Quelle del "legaiolo" non sono mai solo figuracce.
Il sindaco di Ravenna, Alessandro Barattoni, ha agito come ci si aspetterebbe da un leader con un forte senso di responsabilità.
Ha scritto direttamente al ministro dei Trasporti, Matteo Salvini, per avere risposte immediate su due questioni urgenti.
La prima riguarda il sospetto passaggio di un carico d'armi diretto a Israele attraverso il porto di Ravenna il 30 giugno, un'azione che sembra aver ignorato le normative vigenti.
La seconda è legata al progetto europeo Undersec, in cui l'Autorità Portuale di Ravenna collabora con il Ministero della Difesa israeliano, unico partner non europeo del progetto.
La risposta di Salvini, che ha scaricato ogni responsabilità sull'Autorità Portuale, è stata definita dal sindaco "insufficiente e totalmente evasiva".
Barattoni ha quindi deciso di alzare il tono, specificando che la risposta del ministro non aveva affrontato né la richiesta di sospendere la collaborazione con il ministero israeliano, né la questione della presunta fornitura di armi.
Il sindaco ha poi ricordato a Salvini di aver giurato fedeltà alla Costituzione, sottolineando l'importanza dell'articolo 11, che ripudia la guerra.

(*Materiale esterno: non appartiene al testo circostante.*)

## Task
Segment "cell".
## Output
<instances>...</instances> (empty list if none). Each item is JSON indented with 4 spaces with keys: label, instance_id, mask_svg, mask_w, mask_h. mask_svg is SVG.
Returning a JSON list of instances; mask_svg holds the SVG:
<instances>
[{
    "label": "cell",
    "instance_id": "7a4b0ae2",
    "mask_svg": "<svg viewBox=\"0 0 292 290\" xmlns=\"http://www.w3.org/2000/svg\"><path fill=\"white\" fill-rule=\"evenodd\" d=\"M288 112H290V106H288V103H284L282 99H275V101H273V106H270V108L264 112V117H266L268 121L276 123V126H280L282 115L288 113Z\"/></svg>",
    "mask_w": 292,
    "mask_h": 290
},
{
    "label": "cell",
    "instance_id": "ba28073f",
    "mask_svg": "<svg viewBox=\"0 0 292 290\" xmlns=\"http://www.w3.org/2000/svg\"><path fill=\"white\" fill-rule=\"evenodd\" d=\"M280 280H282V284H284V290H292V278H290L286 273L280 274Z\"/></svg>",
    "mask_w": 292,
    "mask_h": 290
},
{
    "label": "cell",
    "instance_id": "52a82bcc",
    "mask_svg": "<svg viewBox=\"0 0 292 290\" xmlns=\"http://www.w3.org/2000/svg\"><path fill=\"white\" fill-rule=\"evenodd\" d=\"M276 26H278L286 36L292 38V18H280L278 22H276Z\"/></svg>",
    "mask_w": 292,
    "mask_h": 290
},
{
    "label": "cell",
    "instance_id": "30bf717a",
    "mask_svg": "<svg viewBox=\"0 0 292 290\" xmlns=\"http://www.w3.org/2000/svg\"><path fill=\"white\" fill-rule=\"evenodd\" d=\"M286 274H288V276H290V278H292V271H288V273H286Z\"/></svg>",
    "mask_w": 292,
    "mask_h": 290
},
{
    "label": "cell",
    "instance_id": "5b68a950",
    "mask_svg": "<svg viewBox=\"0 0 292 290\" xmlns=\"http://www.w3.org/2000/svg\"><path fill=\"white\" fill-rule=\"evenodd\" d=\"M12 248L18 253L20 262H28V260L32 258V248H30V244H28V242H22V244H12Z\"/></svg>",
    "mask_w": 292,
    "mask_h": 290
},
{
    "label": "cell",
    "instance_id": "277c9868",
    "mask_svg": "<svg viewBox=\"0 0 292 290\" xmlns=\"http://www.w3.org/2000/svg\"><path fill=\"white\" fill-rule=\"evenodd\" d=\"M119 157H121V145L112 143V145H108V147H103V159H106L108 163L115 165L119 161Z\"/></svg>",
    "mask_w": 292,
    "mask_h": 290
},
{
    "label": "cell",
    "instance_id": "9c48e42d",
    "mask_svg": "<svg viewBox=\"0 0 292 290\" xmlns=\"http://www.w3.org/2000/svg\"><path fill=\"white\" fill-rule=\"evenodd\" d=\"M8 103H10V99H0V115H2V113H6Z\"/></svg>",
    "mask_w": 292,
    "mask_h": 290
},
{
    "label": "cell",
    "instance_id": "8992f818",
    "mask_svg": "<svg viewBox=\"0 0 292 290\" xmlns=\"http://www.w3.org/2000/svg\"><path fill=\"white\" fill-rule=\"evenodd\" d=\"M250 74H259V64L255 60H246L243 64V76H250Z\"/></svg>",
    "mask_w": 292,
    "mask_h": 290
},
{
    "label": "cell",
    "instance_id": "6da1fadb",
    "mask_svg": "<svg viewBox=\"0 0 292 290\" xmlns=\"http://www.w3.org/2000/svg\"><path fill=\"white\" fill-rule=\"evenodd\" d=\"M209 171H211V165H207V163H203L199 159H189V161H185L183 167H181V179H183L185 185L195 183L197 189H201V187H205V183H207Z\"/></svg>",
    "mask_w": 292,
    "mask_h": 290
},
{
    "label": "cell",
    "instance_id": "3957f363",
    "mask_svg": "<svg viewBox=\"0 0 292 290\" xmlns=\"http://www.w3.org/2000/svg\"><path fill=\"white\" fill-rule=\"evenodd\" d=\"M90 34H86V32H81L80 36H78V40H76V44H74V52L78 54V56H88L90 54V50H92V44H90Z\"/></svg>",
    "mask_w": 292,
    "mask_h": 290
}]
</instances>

Ha ringraziato i parlamentari che si sono impegnati a continuare a chiedere "verifiche e parole di verità", rifiutando un semplice "scaricabarile".
Il Sondaco ha anche ricordato che il Consiglio comunale di Ravenna ha sempre sostenuto la prospettiva dei "due popoli in due stati", una soluzione che, a suo dire, si allontana sempre di più a causa della spirale di violenza.
Questo episodio, insieme a quello di Ilaria Salis a Genova, evidenzia come i sindaci stiano diventando una delle poche voci di opposizione politica e civile in un contesto in cui il Parlamento e la televisione pubblica sembrano essere silenziati.